Parts of the exercise:
(1) Transcribe the radiotherapy text on biliary tract cancers between "2 Radiation Technique" and "biliary tract cancers.", inclusive.
(2) According to the radiotherapy text on biliary tract cancers, how many patients in the cohort reported by Morganti et al. survived beyond 5 years?

Quoted passage:
--------------------

In a retrospective study by Ben-David et al. [12], a subset of 52 patients with extrahepatic cholangiocarcinoma and gallbladder cancer had unresectable or gross residual disease and underwent radiation therapy. The median overall survival in this group was 13.1 months, similar to the study by Alden and Mohiuddin [11]. More recent studies have reported similar median survival times with chemoradiation in the unresectable setting [13, 14].
Long-term survival has also been reported with definitive radiotherapy. In a cohort of 20 patients who received EBRT for extrahepatic cholangiocarcinoma or gallbladder cancer reported by Morganti et al. [15], 2 patients survived beyond 5 years. The majority of patients also received concurrent chemotherapy (5-fluorouracil) and intraluminal brachytherapy.
Studies using hypofractionated or stereotactic body radiotherapy reported promising results, achieving median survival exceeding 30 months in the unresectable setting [16–18] (Table 3). However, these studies report only a limited number of patients and toxicity, at least in some, has been high. This approach requires further investigation. This will be discussed in more detail in the next chapter entitled Emerging Techniques in Image-Guided Radiation Therapy and Stereotactic Body Radiation Therapy.
2 Radiation Technique
The vast majority of the studies supporting the use of radiation therapy in cancers of the gallbladder and biliary tract used 3D-conformal technique. In this chapter, we will discuss this technique in detail including target definition, organs at risk (OARs), and dose selection. We will then introduce the use of intensity-modulated RT (IMRT) and proton beam radiotherapy in the treatment for gallbladder and biliary tract cancers.

--------------------

Dataset extract:

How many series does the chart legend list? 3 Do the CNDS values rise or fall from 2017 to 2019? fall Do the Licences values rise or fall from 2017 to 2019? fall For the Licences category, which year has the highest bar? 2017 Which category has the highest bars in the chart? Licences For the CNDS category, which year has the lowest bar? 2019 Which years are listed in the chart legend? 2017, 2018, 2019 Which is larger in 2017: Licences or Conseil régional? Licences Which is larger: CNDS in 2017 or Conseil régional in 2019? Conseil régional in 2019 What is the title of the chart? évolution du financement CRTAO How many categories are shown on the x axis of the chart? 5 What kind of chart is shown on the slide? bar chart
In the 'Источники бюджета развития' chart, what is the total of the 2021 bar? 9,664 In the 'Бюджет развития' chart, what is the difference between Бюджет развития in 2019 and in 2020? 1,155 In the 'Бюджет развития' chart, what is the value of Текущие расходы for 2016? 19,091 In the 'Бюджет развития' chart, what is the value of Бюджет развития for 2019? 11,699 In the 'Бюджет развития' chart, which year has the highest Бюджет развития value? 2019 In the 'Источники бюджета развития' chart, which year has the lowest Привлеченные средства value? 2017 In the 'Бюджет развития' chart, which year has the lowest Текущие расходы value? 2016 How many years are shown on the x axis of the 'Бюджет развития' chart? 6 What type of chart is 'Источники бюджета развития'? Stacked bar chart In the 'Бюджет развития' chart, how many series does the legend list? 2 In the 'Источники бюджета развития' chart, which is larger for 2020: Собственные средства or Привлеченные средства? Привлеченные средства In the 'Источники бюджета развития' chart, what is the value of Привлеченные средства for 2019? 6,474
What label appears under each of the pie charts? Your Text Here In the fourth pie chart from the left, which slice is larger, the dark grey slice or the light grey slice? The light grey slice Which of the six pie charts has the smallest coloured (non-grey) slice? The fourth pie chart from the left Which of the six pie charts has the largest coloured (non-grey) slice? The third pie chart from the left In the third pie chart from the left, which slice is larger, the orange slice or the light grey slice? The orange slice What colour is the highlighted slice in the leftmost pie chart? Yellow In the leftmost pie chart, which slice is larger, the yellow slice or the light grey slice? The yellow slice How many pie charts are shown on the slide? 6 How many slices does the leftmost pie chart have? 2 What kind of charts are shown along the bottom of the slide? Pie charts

--------------------

Answers by item:
(1)
2 Radiation Technique
The vast majority of the studies supporting the use of radiation therapy in cancers of the gallbladder and biliary tract used 3D-conformal technique. In this chapter, we will discuss this technique in detail including target definition, organs at risk (OARs), and dose selection. We will then introduce the use of intensity-modulated RT (IMRT) and proton beam radiotherapy in the treatment for gallbladder and biliary tract cancers.

(2) Two patients survived beyond 5 years.